JellyC’s Co-Founder Michael Prendiville said that the merger aims to grow the combined assets from both hedge fund managers up to 150% from current assets to $250 million AUD or equal to $166.5 million USD.

He stated that JellyC and Trovio have set their sights on big investors in the Asia Pacific region, especially Australian pension funds.

“If we’re not at capacity, we won’t get the allocation,” said Prendiville.

So far, Australia has yet to inject its pension funds into digital assets. Though, Prendiville believes this condition will change overtime, as Australia gears up to place crypto regulations.

In May 2024, Coinbase announced that it is working on a new service that would offer crypto investment products for portfolios that make up about a quarter of Australia‘s $2.5 trillion pension system.

Meanwhile other countries like Japan and South Korea have allocated pension funds into crypto-related entities. South Korea’s National Pension Service, which holds nearly $800 billion in assets under management, acquired 24,500 MicroStrategy shares for $33.75 million.

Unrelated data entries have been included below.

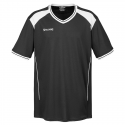 Spalding Crossover Shooting Shirt - Noir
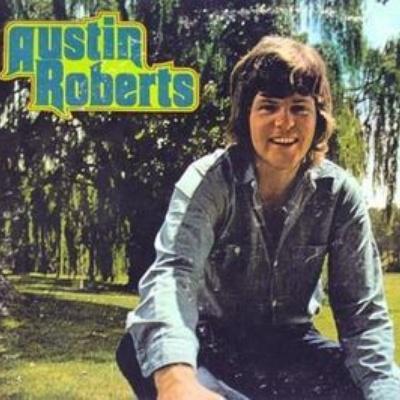 Austin Roberts
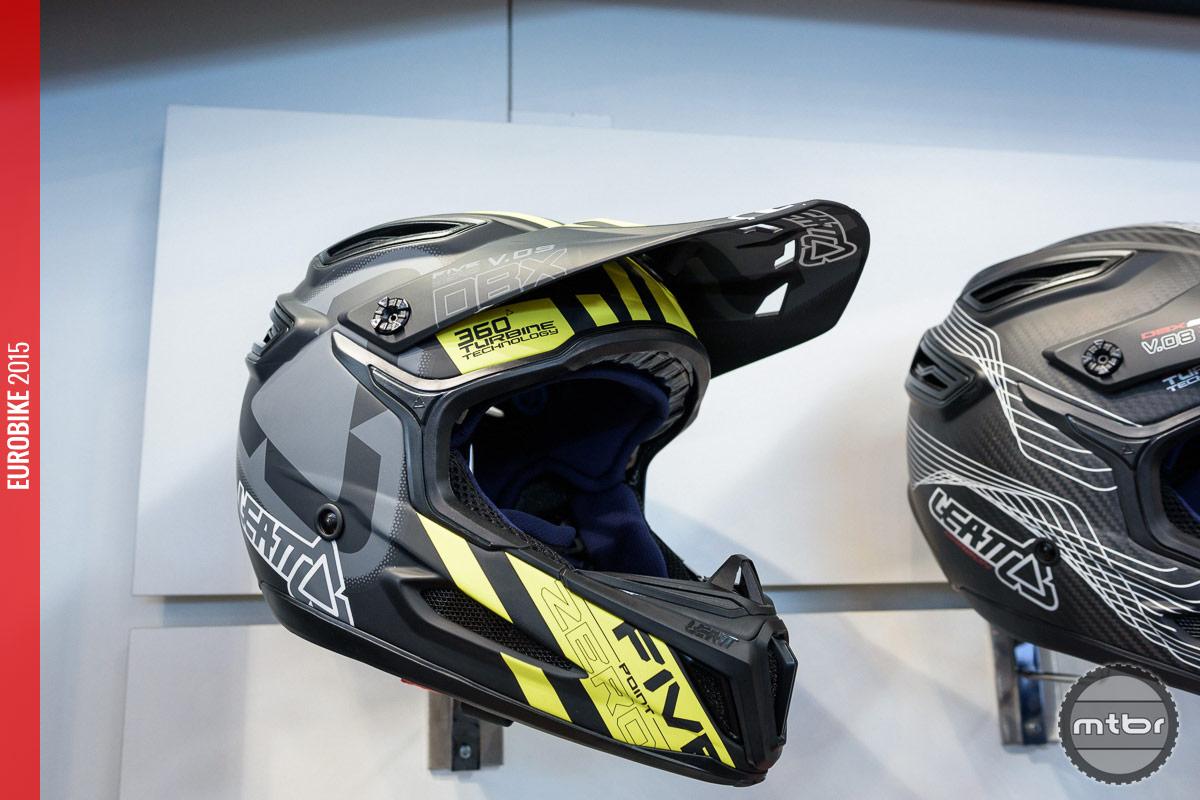 Leatt 5.0 Composite helmet.
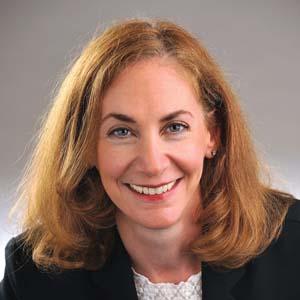 Dr. Heidi J. Goldstein, MD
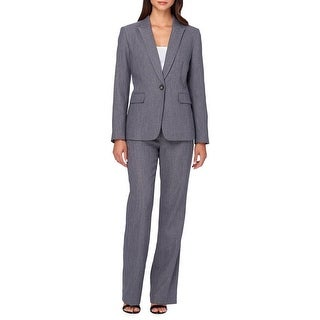Tahari ASL Herringbone Single Button Long Sleeve Jacket Pant Suit - 4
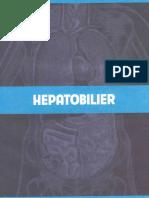 PAPDI Hepatobilier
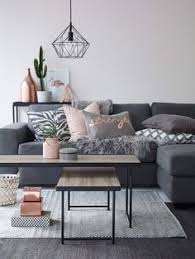 living room furniture spaces inspired:  modern sofa and living room bravo jeff lewis fired from living spaces small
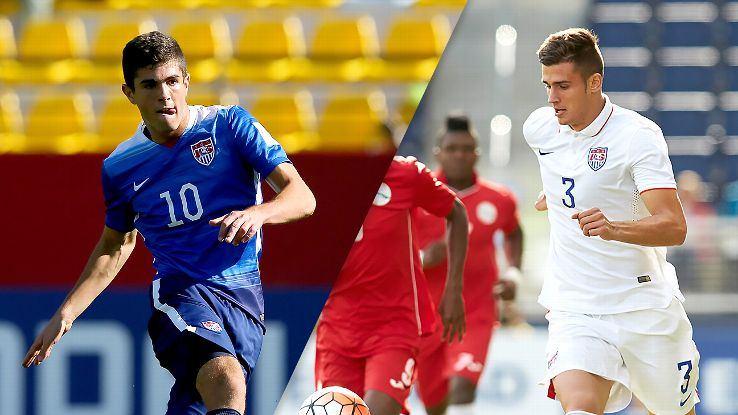 Both Christian Pulisic and Matt Miazga appear to have a very bright future with the U.S. national team.
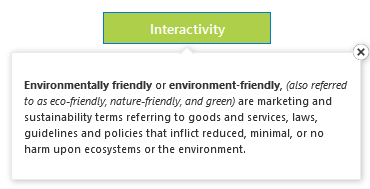 ASP.NET Tooltip Interactivity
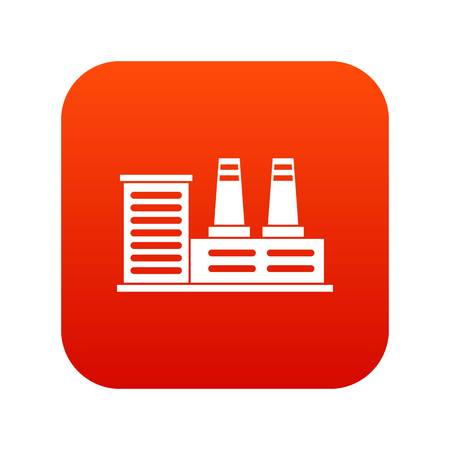 Power plant icon digital red for any design isolated on white vector illustration Illustration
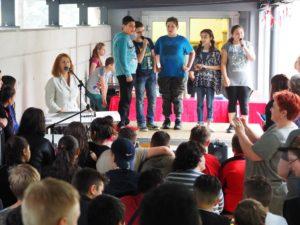 Kulturprogramm an der Martin-Cöllen-Schule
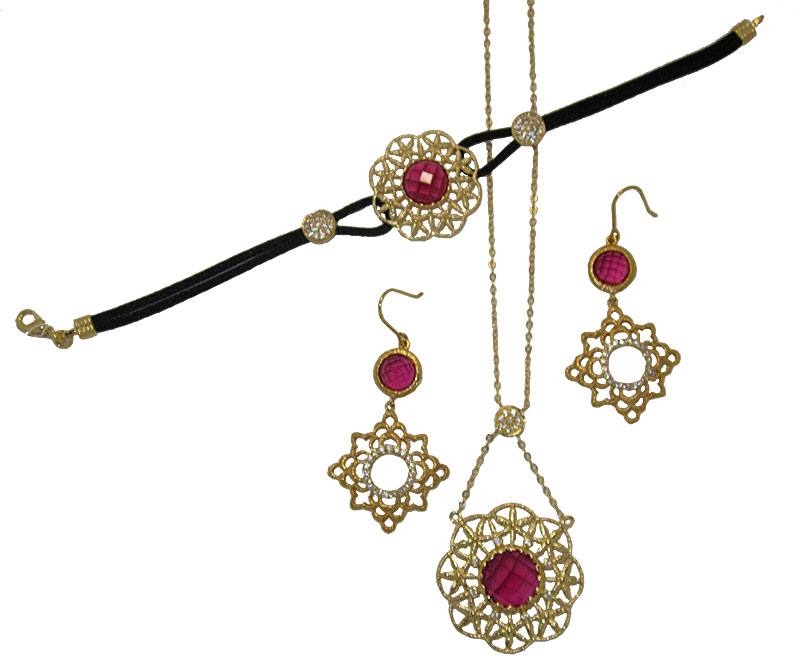 High End Ruby Red 3 Pcs Set
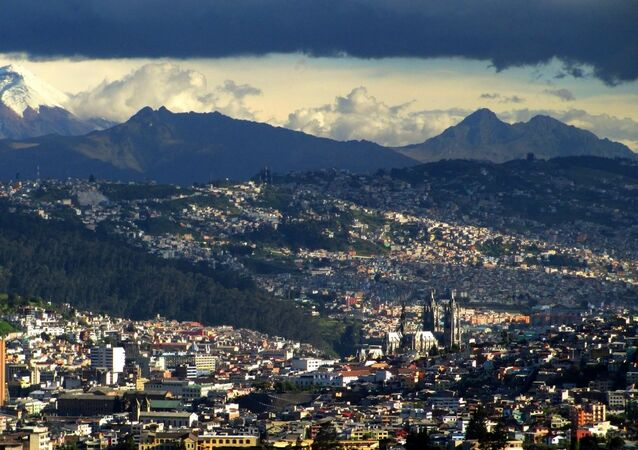 Quito, capital de Ecuador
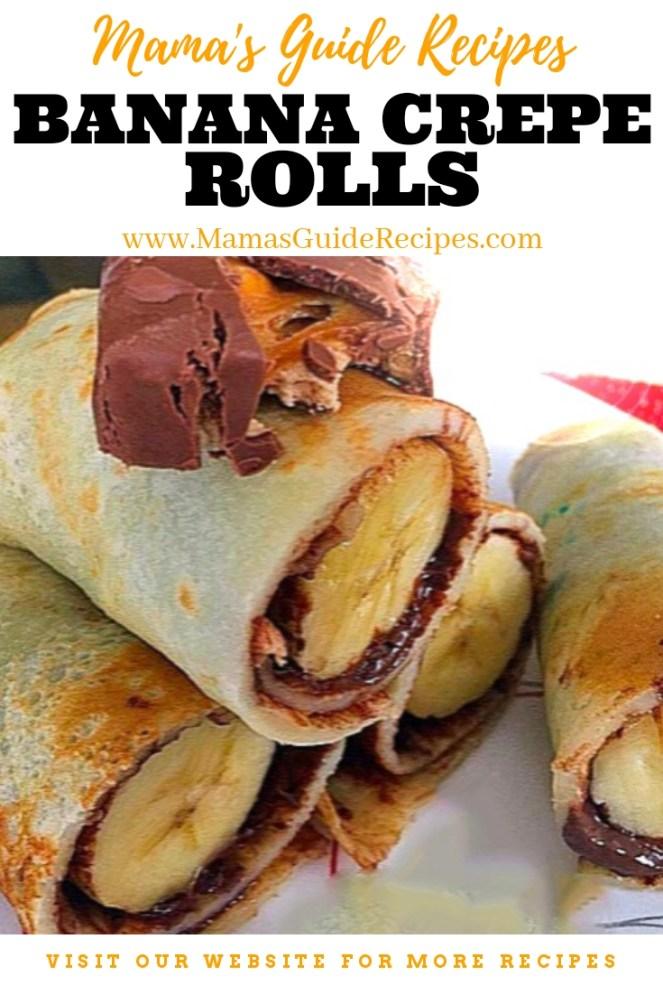 Banana Crepe Rolls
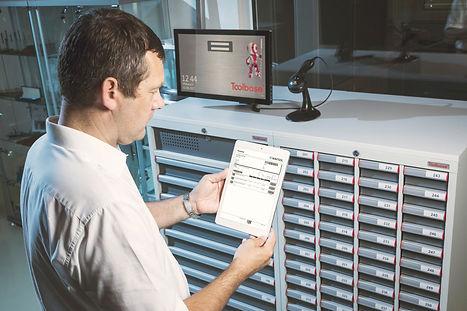 WinTool工具収納システム連携
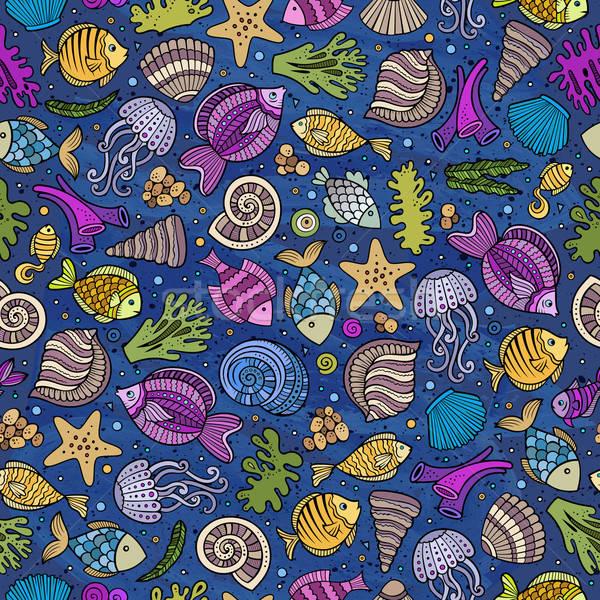 Cartoon воды жизни морем красочный Сток-фото © balabolka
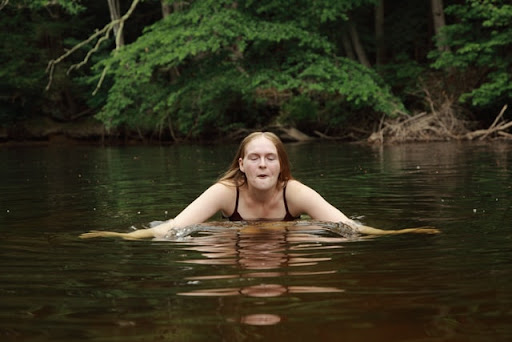 Open Water Swimming: German Vocabulary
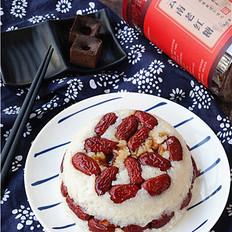 孙俪最爱的网红小吃——红糖甑糕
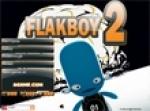 เกมส์Flakboy 2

MicroStrategy is currently the largest corporate holder of Bitcoin, owning over 252,000 BTC in their reserves.

Japan’s Government Pension Investment Fund, the largest pension fund in Japan and globally, revealed in a press release that it is considering the possibility of accommodating Bitcoin and other commodities, including farmlands, forests and gold.

In July 2024, the State of Michigan Retirement System invested around $6.6 million in ARK 21Shares’ ARKB spot Bitcoin exchange-traded fund.